Even though the three enzymes are differently shaped, the interactions with the rmdPGS follow similar trends. For all three enzymes, OH shows strong interactions with Arg. The main difference is the strong interaction of OH with Lys and Phe in CviUPO. In AaeUPO, OH has moderate interactions with Phe but not with Lys, whereas the opposite pattern is observed for GapA, where OH interacts to some extent with Lys but not with Phe. However, AaeUPO shows few strong interactions at Lys also with the other reactive species, such as O_2_ (Supplementary Figure S4e), likely because Lys occurs less frequently in AaeUPO than in CviUPO, which can be clearly seen in the relative data. The same argument applies to GapA, Phe is less abundant in this enzyme compared to CviUPO. While the interaction partners for H are almost identical for all three enzymes, H_2_O_2_ shows variation: in AaeUPO, it interacts most with Arg, Asp, and Trp, and in GapA, with Arg, Thr, and His, the latter interactions being particularly frequent. These differences likely stem from structural variations, such as the abundance of Thr-rich beta sheets in GapA. NO and O interact similarly across proteins, primarily with Glu (NO) and Arg/Lys (O), though NO interacts less with GapA, suggesting a possible lower affinity and better protection, but this would need to be confirmed experimentally. O_2_ binds mostly to Arg and Lys in CviUPO and GapA, while in AaeUPO, Arg, Leu, Phe, and Glu dominate. Overall, H and NO show the fewest surface interactions. Near the heme center, only two low-energy H_2_O_2_ interactions are found in AaeUPO (Glu196, Phe199). In GapA, H_2_O_2_, O_2_, OH, and O interact close to the reactive center, especially with Thr152 and Gly210, but no direct oxidation of active site cysteine Cys150 by H_2_O_2_ could be observed with SASA analysis. However, O_2_ engaged several times with a hydrogen atom (HN_2295_) from reactive Cys150.

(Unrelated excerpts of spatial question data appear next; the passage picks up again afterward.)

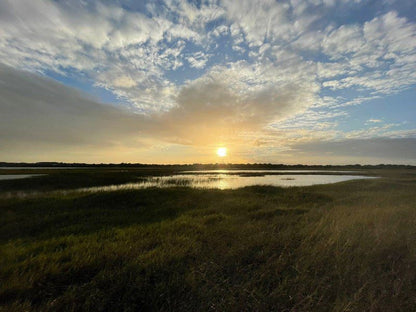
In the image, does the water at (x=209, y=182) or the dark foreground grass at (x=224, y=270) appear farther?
the water at (x=209, y=182)

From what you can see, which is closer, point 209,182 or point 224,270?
point 224,270

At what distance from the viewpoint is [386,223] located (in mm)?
7645

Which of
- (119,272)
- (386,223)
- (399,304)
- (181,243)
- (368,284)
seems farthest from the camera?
(386,223)

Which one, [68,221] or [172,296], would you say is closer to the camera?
[172,296]

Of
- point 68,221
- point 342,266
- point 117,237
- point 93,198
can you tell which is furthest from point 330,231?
point 93,198

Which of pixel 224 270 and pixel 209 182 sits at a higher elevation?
pixel 209 182

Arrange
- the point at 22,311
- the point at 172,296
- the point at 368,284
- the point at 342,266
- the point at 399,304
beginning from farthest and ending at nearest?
1. the point at 342,266
2. the point at 368,284
3. the point at 172,296
4. the point at 399,304
5. the point at 22,311

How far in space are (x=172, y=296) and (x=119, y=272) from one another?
4.79 ft

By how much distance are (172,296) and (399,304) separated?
4.00m

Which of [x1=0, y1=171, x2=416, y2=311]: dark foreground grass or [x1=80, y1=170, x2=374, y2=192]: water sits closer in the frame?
[x1=0, y1=171, x2=416, y2=311]: dark foreground grass

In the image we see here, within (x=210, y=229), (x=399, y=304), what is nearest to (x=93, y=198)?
(x=210, y=229)

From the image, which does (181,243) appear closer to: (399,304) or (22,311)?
(22,311)

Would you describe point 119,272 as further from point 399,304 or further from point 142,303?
point 399,304

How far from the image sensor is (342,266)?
4582 mm
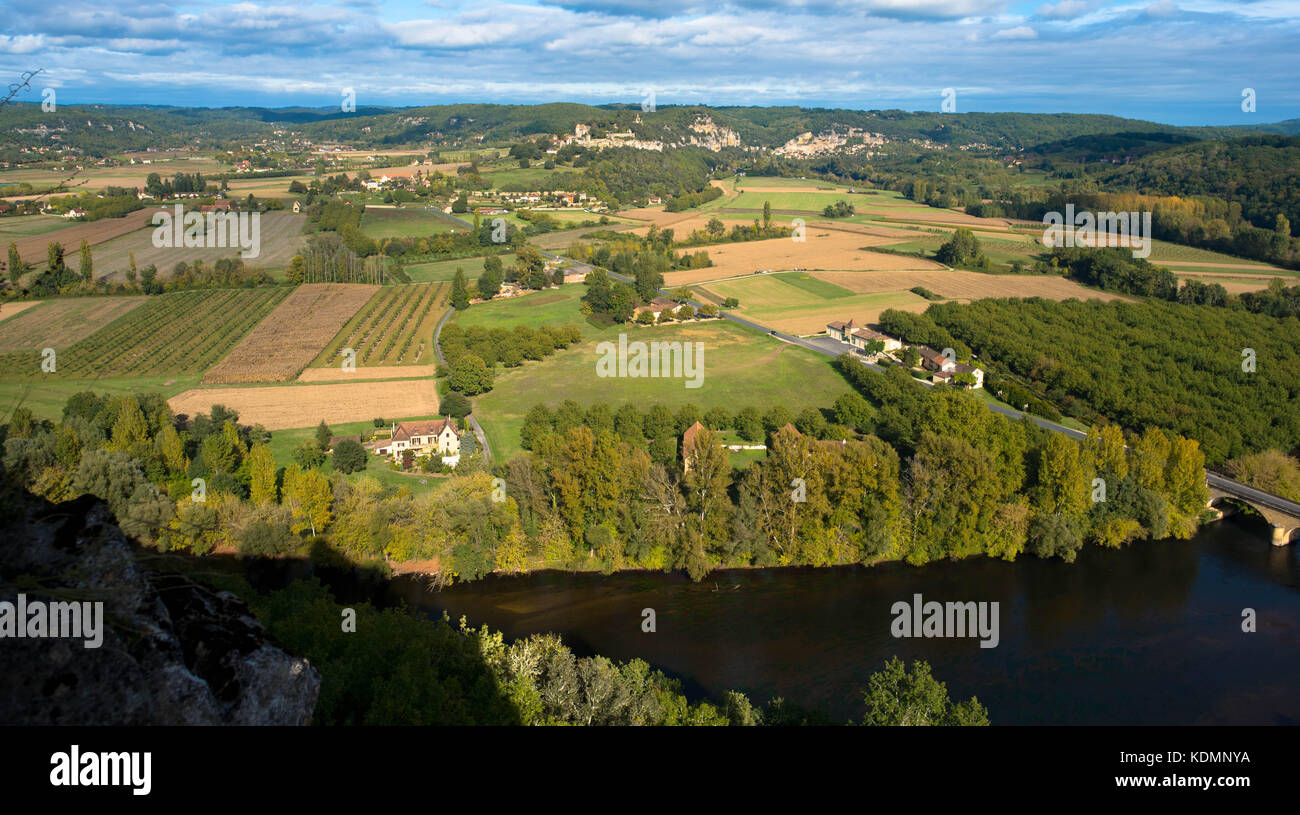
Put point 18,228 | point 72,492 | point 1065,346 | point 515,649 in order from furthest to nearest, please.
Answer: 1. point 18,228
2. point 1065,346
3. point 72,492
4. point 515,649

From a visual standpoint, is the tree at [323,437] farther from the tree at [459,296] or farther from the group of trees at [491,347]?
the tree at [459,296]

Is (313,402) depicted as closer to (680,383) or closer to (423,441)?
(423,441)

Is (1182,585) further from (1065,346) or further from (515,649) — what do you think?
(515,649)

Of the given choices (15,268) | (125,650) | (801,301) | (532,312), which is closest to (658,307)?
(532,312)

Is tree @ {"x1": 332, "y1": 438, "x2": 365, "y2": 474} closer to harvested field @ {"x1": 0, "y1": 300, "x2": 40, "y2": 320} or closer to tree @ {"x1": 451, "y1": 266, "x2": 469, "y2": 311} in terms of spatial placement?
tree @ {"x1": 451, "y1": 266, "x2": 469, "y2": 311}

The result emphasizes that the species important for catalysis, for example, H_2_O_2_ and O_2_, are pulled toward the active site in all three enzymes, but in comparison, the number of total interactions at the active site is lower than at other positions on the protein surface. This is partly due to the fact that there is only one reactive center in each of the enzymes studied, so the probability of interaction with this center is lower than with the more abundant residues of the enzyme. Moreover, the reactive center of the protein is less accessible than the amino acids on the protein surface.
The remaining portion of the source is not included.